> Brief 1: Quote the passage of the forum thread on speeding up matrix operations between "dCnE=zeros(nr(jz),npmax(jz),'gpuArray');" and "to be preallocated.", inclusive.
Excerpt start
# How to speed up matrix operations with lots of scalar constants involved ?

1 view (last 30 days)
ben huang on 20 May 2018
Edited: ben huang on 21 May 2018
I have tried to transfer all arrays to gpu, but it's much slower.
dCnE=zeros(nr(jz),npmax(jz),'gpuArray');
dCnB=zeros(nr(jz),npmax(jz),'gpuArray');
dCnZ=zeros(nr(jz),npmax(jz)+1,'gpuArray');
Cn=zeros(nr(jz),ns,'gpuArray');
Cn2=zeros(nr(jz),ns,'gpuArray');
Cn0=Cnw(1:nr(jz),3:5:nsw-2); %Cnw is a gpu array.
CnE=zeros(nr(jz),npmax(jz),ns,'gpuArray');
CnB=zeros(nr(jz),npmax(jz),ns,'gpuArray');
CnZ=zeros(nr(jz),ns,npmax(jz)+1,'gpuArray');
CnZ(:,:,1)=Cnw(1:nr(jz),3:5:nsw-2);
CnZ=permute(CnZ,[1,3,2]);
I=I0*(exp(-((gpuArray.linspace(0,dr*(nr(jz)-1),nr(jz))/rz).^2)))'*exp(-((gpuArray.linspace(-t0,t0,nt+1)/tau).^2));
% i think dI,dCn,dCn2,dCn0 will be totally overwrited in one command, so they don't need to be preallocated.
for jl=1:ns
for jt2=1:(nt+1)
dI=(-sigma0*Cn0(:,jl)-sigma*Cn(:,jl)).*I(:,jt2)*dl-(beta0*Cn0(:,jl).*I(:,jt2).^2)*dl;
dCn=(sigma0*Cn0(:,jl)-(1-vs2)*sigma*Cn(:,jl)).*I(:,jt2)*dt/hb+Cn2(:,jl)*(1-exp(-dt/tau2))...
+vs2*(beta0*Cn0(:,jl).*(I(:,jt2).^2))*dt/(2*hb)-Cn(:,jl)/tau1*dt;
dCn2=(1-vs2)*sigma*Cn(:,jl).*I(:,jt2)*dt/hb+(1-vs2)*(beta0*Cn0(:,jl).*(I(:,jt2).^2))*dt/(2*hb)...
Excerpt end
Supplied material start
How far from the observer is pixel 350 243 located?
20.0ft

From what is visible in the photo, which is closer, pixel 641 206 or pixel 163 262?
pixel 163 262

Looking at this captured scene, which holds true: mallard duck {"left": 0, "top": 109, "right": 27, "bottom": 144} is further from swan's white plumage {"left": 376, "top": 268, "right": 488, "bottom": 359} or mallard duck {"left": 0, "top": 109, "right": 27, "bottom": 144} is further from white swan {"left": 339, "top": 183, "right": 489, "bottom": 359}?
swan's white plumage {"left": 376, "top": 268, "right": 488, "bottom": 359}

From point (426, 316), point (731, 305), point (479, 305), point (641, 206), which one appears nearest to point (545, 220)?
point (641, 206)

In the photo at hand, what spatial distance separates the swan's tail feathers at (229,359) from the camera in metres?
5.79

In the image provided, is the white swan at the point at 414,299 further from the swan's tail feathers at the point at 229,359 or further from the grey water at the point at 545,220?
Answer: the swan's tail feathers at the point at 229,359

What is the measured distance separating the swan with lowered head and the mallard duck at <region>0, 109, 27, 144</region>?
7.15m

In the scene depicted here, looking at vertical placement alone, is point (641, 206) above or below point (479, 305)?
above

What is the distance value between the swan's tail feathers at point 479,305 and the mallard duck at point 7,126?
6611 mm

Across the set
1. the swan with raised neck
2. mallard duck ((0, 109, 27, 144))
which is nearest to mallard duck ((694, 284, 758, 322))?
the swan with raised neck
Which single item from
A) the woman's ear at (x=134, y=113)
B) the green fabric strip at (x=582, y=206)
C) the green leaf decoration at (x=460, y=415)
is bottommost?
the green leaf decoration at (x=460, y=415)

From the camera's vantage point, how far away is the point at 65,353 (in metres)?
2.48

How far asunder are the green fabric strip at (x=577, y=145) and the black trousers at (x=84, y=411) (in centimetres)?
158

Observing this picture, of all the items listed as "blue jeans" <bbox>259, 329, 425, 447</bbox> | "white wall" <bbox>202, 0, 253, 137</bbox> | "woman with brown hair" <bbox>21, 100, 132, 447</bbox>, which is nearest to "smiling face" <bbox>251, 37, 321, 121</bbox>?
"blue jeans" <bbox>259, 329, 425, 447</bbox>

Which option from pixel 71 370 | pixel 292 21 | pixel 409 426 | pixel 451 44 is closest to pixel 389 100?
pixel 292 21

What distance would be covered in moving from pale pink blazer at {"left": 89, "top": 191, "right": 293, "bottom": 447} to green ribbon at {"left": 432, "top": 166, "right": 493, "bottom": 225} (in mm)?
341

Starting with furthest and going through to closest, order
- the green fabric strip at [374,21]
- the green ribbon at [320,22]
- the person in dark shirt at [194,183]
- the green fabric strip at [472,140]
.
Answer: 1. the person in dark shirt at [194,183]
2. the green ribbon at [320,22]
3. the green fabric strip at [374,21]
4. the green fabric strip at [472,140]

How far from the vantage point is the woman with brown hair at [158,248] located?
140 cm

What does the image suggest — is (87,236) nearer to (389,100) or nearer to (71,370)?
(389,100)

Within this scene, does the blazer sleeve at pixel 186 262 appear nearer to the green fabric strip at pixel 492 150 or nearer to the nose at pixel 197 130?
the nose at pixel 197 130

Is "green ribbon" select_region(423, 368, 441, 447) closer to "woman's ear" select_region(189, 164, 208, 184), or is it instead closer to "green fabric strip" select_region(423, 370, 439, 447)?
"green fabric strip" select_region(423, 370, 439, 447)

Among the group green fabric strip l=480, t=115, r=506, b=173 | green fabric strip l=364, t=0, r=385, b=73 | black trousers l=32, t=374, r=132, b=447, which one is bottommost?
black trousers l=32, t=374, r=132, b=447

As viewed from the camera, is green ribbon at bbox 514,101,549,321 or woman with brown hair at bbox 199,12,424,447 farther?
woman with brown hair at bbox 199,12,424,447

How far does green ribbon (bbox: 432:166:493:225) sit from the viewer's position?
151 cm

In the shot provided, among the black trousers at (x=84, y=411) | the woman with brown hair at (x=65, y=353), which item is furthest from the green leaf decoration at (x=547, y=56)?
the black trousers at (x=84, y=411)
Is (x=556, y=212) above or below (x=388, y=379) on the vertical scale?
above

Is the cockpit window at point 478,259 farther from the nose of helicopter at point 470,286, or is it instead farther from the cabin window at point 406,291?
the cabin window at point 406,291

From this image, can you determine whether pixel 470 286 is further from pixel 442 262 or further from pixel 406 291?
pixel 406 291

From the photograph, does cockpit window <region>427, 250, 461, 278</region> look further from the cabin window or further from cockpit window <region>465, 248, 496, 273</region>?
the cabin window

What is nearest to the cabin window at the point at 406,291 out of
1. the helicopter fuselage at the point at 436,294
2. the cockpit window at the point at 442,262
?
Supplied material end
> Brief 2: Show every line of the entries that contains the string "decoration". Case counts.

> Full answer 1:
dCnE=zeros(nr(jz),npmax(jz),'gpuArray');
dCnB=zeros(nr(jz),npmax(jz),'gpuArray');
dCnZ=zeros(nr(jz),npmax(jz)+1,'gpuArray');
Cn=zeros(nr(jz),ns,'gpuArray');
Cn2=zeros(nr(jz),ns,'gpuArray');
Cn0=Cnw(1:nr(jz),3:5:nsw-2); %Cnw is a gpu array.
CnE=zeros(nr(jz),npmax(jz),ns,'gpuArray');
CnB=zeros(nr(jz),npmax(jz),ns,'gpuArray');
CnZ=zeros(nr(jz),ns,npmax(jz)+1,'gpuArray');
CnZ(:,:,1)=Cnw(1:nr(jz),3:5:nsw-2);
CnZ=permute(CnZ,[1,3,2]);
I=I0*(exp(-((gpuArray.linspace(0,dr*(nr(jz)-1),nr(jz))/rz).^2)))'*exp(-((gpuArray.linspace(-t0,t0,nt+1)/tau).^2));
% i think dI,dCn,dCn2,dCn0 will be totally overwrited in one command, so they don't need to be preallocated.

> Full answer 2:
C) the green leaf decoration at (x=460, y=415)
the green leaf decoration at (x=460, y=415)
In the shot provided, among the black trousers at (x=84, y=411) | the woman with brown hair at (x=65, y=353), which item is furthest from the green leaf decoration at (x=547, y=56)?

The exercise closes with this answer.